The COVID-19 Roadblock: Community quarantines isolated communities but cut farmers off from markets and consumers

(Photo of Enrico Sarmiento courtesy of Kazuya Isobe)

The COVID-19 Roadblock: Community quarantines isolated communities but cut farmers off from markets and consumers

It started with pineapples. One thousand five hundred pieces of them.

Sonny Reyes, 49, had planned the timing of his harvest carefully. He was all set to meet his target of having enough to harvest in March. The timing would allow him to take advantage of the first wave of summer tourists coming out for weekend trips to his hometown in Tanay, Rizal about 35 miles east of Manila. By doing so, he could cut down on delivery costs of bringing his produce to the big wholesale markets in Manila and by selling directly to buyers, he could maximize profits. 

What Sonny couldn’t have possibly planned for was COVID-19 pushing the country into a lockdown. It was in mid-March when the government declared a community quarantine and checkpoints were set up in the city borders of Manila. Sonny was cut off from markets and buyers. The local Agriculture Office helped out by buying some of Sonny and the other farmers’ stock but it wasn’t enough--and if they didn’t move the produce, they would rot.

The checkpoints made it difficult for anyone and anything to move. Drivers were complying with quarantine measures and staying home. Those who tried to go out had gotten stuck at checkpoints. The chaos and confusion about the guidelines in the early days of lockdown made passing through a matter of luck.

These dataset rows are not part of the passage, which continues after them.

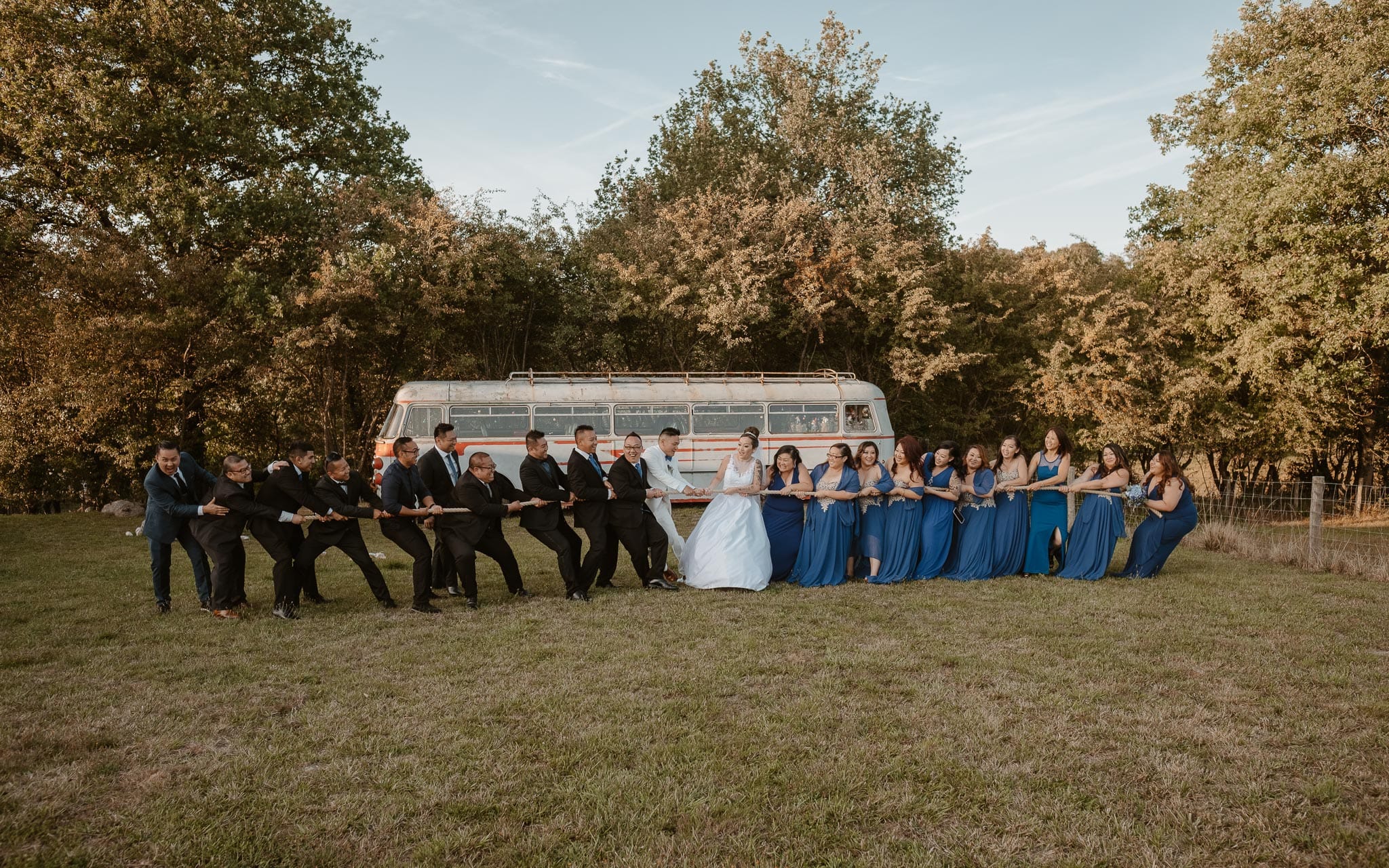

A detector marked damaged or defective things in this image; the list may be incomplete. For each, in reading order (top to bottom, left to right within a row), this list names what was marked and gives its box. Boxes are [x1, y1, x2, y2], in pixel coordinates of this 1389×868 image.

rusty bus roof rack [510, 369, 857, 385]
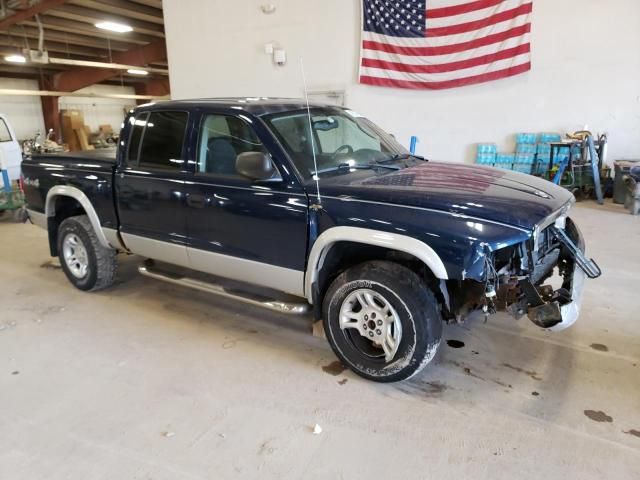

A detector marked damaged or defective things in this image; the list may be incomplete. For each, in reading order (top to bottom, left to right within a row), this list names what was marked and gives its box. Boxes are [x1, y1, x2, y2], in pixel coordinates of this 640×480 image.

damaged front end [450, 208, 600, 332]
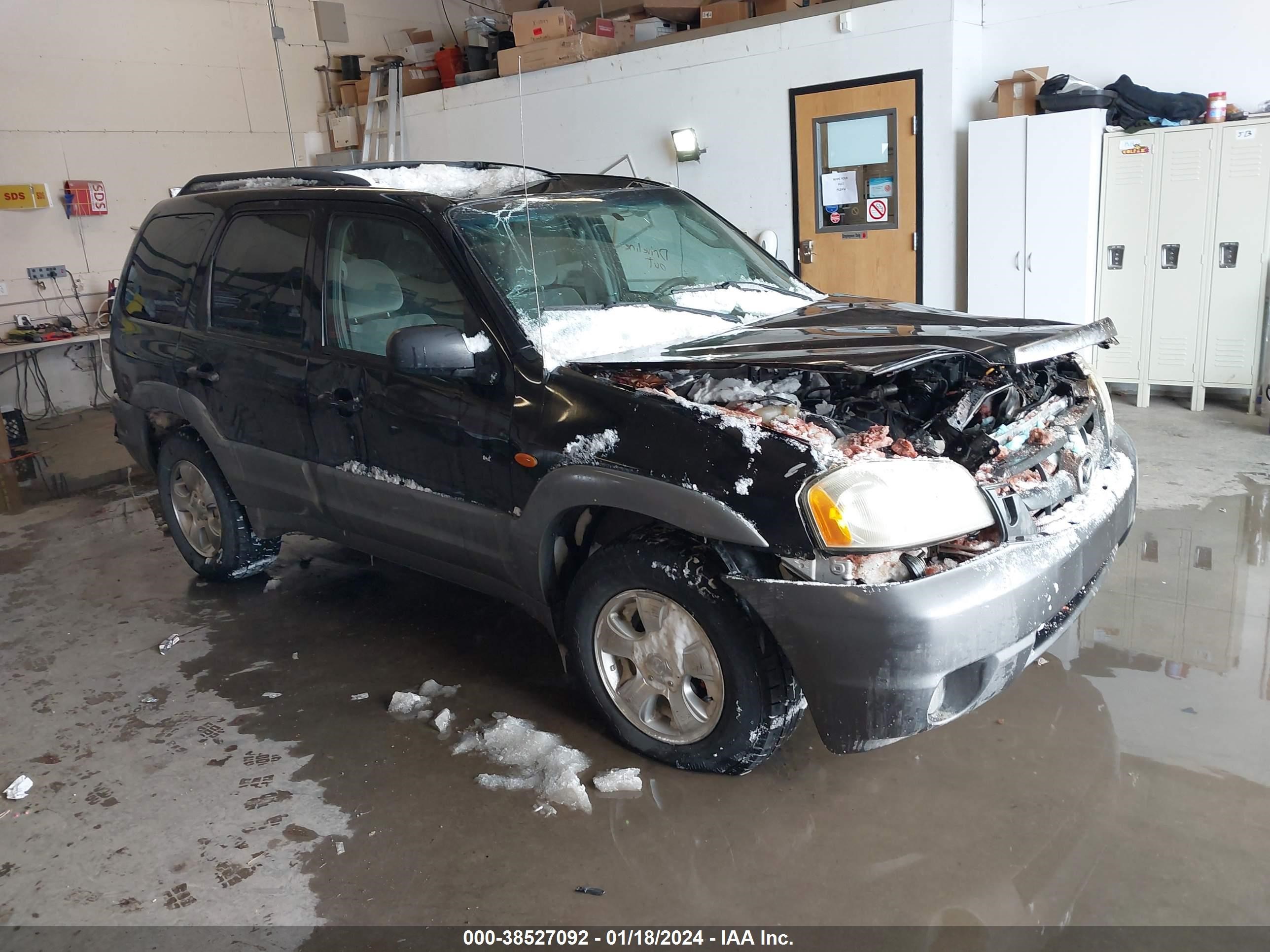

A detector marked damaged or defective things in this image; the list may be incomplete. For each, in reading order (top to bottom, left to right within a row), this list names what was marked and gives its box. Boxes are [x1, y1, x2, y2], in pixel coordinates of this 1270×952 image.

crumpled hood [580, 298, 1120, 376]
damaged front end [592, 349, 1120, 583]
broken headlight [805, 459, 1002, 552]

“I was ready to sell the pineapples at P10 ($0.20) or less just to convert the produce to cash, give some away and the rest would just be left to spoil,” said Sonny. Time was running out and his other alternative sources of income had dried up. Sonny couldn’t drive his motorized rickshaw because of the suspension of public transport and his wife had seen sales at her small convenience store drop dramatically. The collective losses would mean defaulting on farm payments and mounting debt as the lockdown dragged on.

There are more than 10 million farmers in the Philippines. The agricultural sector makes up the largest segment of the informal economy. On average, they earn about P250 ($5) a day. In the first quarter of 2020, crop production which makes up 55% of total agricultural output decreased by 2.1%. These losses may increase as the full impact of the coronavirus is felt.

Sonny was connected to Cherrie Atilano, the founder of AGREA, a social enterprise that worked on helping farmers move from subsistence to small-scale commercial farming. By tapping her network, Cherrie worked out a way for Sonny to get his pineapples to the city and announced their arrival on social media to get advance orders. Volunteers came to help her and Sonny with packing and sorting. Over the next couple of weeks, they were able to sell 7,000 pineapples and the #MoveFoodInitiative was born.

Sonny’s pineapples sold for P21.50 a piece, giving him enough of a profit margin to pay his farm loans in full and save a little bit for himself and his family.

“By buying directly from our farmers at a fair market price, we pay them a dignified price for their labor and their product,” said Cherrie.

The #MoveFoodInitiative quickly expanded. Apart from Cherrie’s pop-up store, volunteers called “Movers” set up community farmer’s markets in their condominium buildings to sell fresh produce. After more than a month into the community quarantine, the programme had shipped and sold approximately 138,000 kilos of fruits and vegetables from almost 4,000 farmers like Sonny and Enrico Sarmiento.

“I’ve been a farmer since I came out of my mother’s womb,” smiled Enrico who plants purely organic bananas and papaya in the hills of  Trinidad, Bulacan in the outskirts of Manila.

A lifetime of tilling the soil had acquainted Enrico with the mercilessness of natural calamities, infestation and the profiteering of middlemen, but he had never seen anything like COVID-19.

“At the start of the lockdown, some used horses just to move our harvest from our farms down to the local market--just to avoid having them rot and going to waste,” he explained. Some farmers sold their produce at dirt cheap prices or at a loss just to get cash. 

Enrico and his cooperative, Kayumanggi Farms, is part of the #MoveFoodInitiative and is now selling his produce at a price that is 50% higher than if he had sold them to a trader or at wholesale market.

Other farmer to buyer initiatives sprouted as a result of the COVID-19 pandemic and strengthened existing ones like Sessions Groceries and Bukid Fresh as consumers were offered a viable way to buy directly from farmers.

The next coming months will not be easy as the country struggles with the COVID-19 pandemic. The upcoming typhoon season that has always threatened the agriculture sector will complicate the COVID-19 response and the imposition of health and sanitation efforts.

For now, farmers and agriculture advocates hope that buying directly from farmers and at a dignified price will become a consumer habit and will become part of the new normal.